- Çemenabat
- Coordinates: 35°26′55″N 62°23′52″E﻿ / ﻿35.44857°N 62.397812°E
- Country: Turkmenistan
- Province: Mary
- District: Tagtabazar District
- Rural council: Çemenabat geňeşligi
- Elevation: 549 m (1,801 ft)

Population (2022 official census)
- • Total: 3,250
- Time zone: UTC+5 (TMT)
- • Summer (DST): UTC+5 (TMT)

= Çemenabat =

Çemenabat, also known as Çemenebit or Çemenibit (in Russian: Чеменивит), is a village in Mary Province, Tagtabazar District, Turkmenistan. The settlement lies along a railway and the Guşgy River, circa 20 km away from Serhetabat and the border with Afghanistan.
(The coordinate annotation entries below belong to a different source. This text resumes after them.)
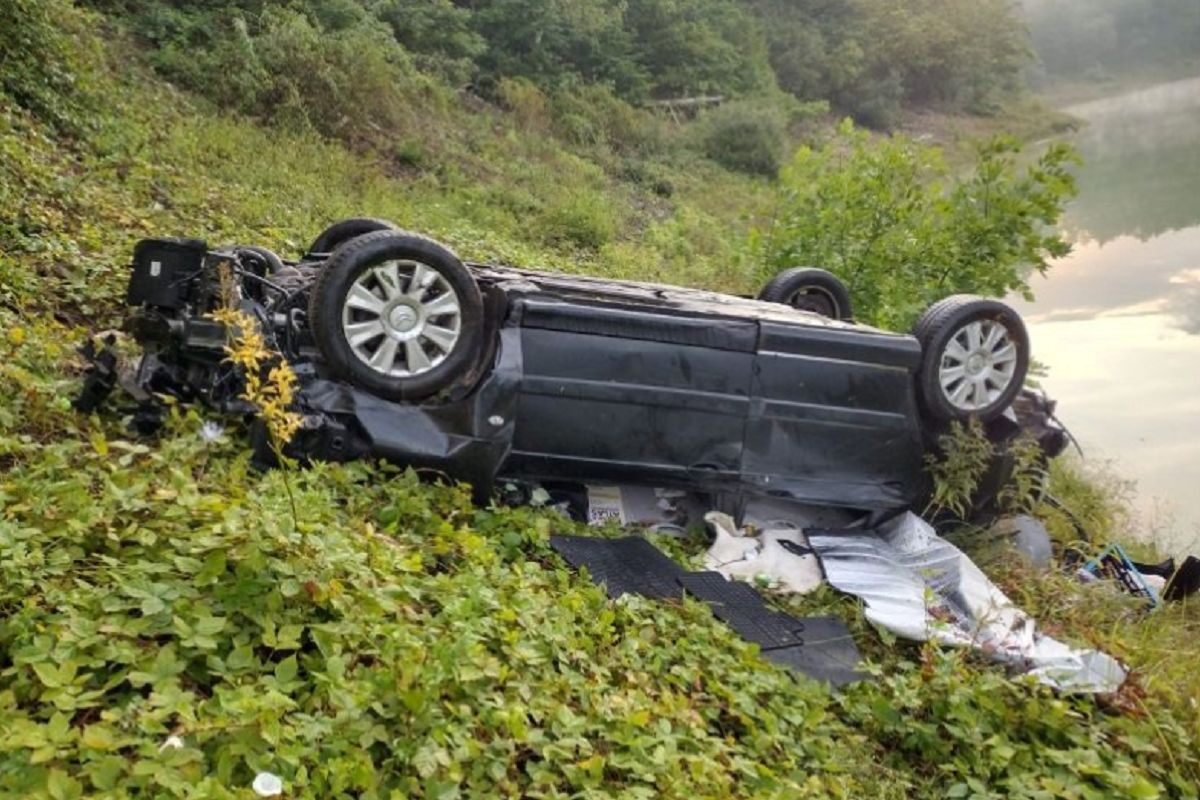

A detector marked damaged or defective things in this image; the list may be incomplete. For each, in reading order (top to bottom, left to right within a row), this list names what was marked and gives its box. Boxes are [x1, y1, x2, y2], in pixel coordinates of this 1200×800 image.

overturned black car [79, 219, 1065, 520]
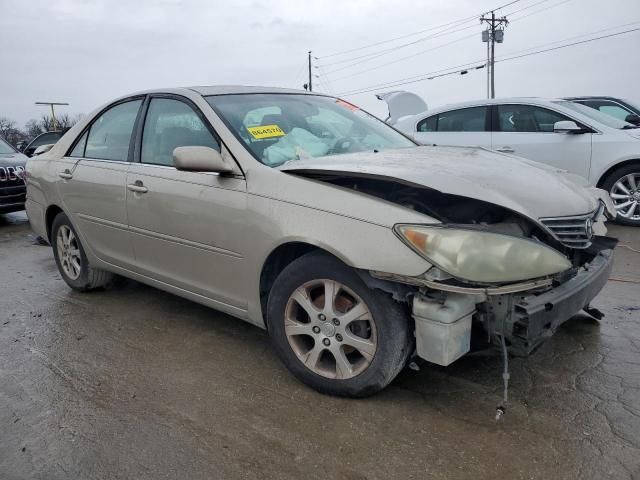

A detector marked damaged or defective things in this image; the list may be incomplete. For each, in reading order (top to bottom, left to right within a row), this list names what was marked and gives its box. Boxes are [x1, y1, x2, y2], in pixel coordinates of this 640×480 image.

crushed hood [280, 146, 600, 219]
damaged toyota camry [26, 87, 620, 398]
broken headlight [396, 225, 568, 284]
crumpled front bumper [490, 246, 616, 354]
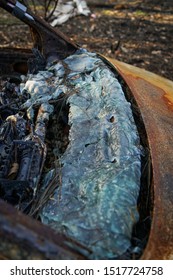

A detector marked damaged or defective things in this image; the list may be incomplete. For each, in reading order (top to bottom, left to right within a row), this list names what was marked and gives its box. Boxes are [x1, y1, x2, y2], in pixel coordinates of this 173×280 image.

rusted metal [102, 57, 173, 260]
rust [102, 57, 173, 260]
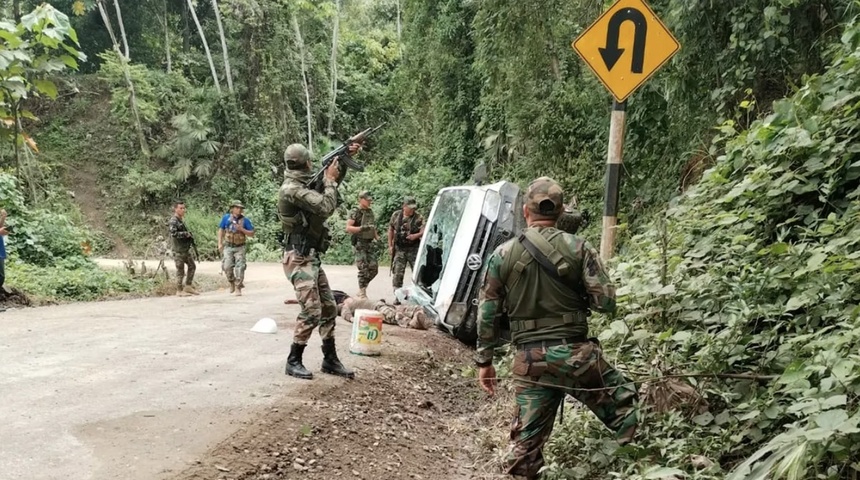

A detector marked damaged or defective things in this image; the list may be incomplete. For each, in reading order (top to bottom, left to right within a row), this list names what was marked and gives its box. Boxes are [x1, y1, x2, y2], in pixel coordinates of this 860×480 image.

overturned white vehicle [394, 181, 524, 344]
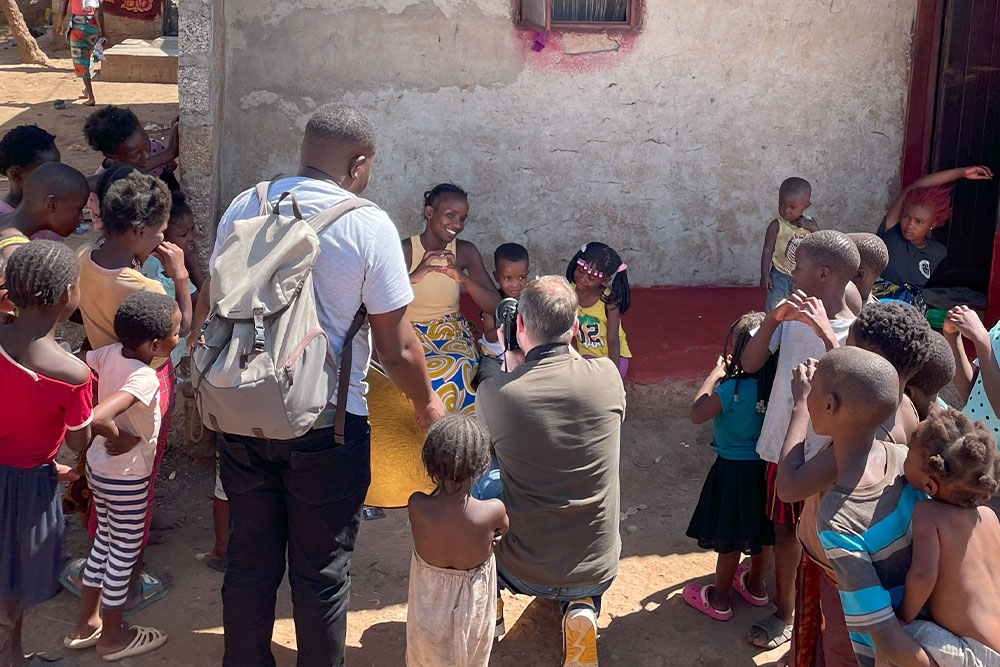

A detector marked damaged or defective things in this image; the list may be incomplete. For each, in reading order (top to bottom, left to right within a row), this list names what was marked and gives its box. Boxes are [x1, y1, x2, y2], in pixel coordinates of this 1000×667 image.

cracked plaster wall [182, 0, 920, 284]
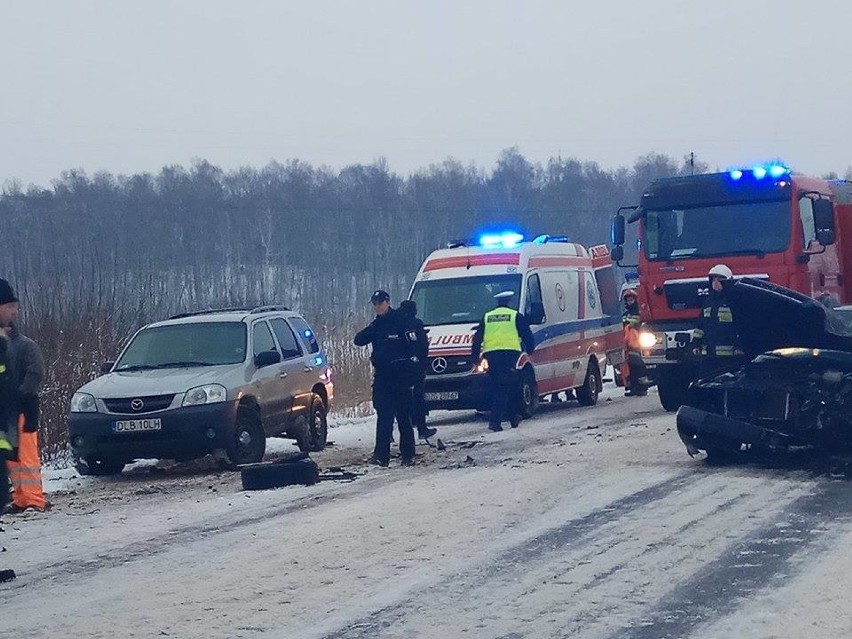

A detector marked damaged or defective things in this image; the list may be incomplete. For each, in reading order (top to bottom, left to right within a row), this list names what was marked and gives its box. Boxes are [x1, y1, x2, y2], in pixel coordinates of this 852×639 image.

suv missing wheel [67, 308, 332, 478]
detached car tire [241, 458, 322, 492]
damaged black car [680, 280, 852, 464]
It is the only village and the seat of the Çemenabat rural council. In 2022, it had a population of 3,250 people.

== Etymology ==
In Turkmen, Çemenabat is a compound of the word "Çemen" that roughly translates as "Meadow," and the Persian word "Abat," which refers to a settled place.

It used to be spelled "Chemenibit" by the Russian. The name of the village was officially changed by parliamentary decree on 15 August 2009.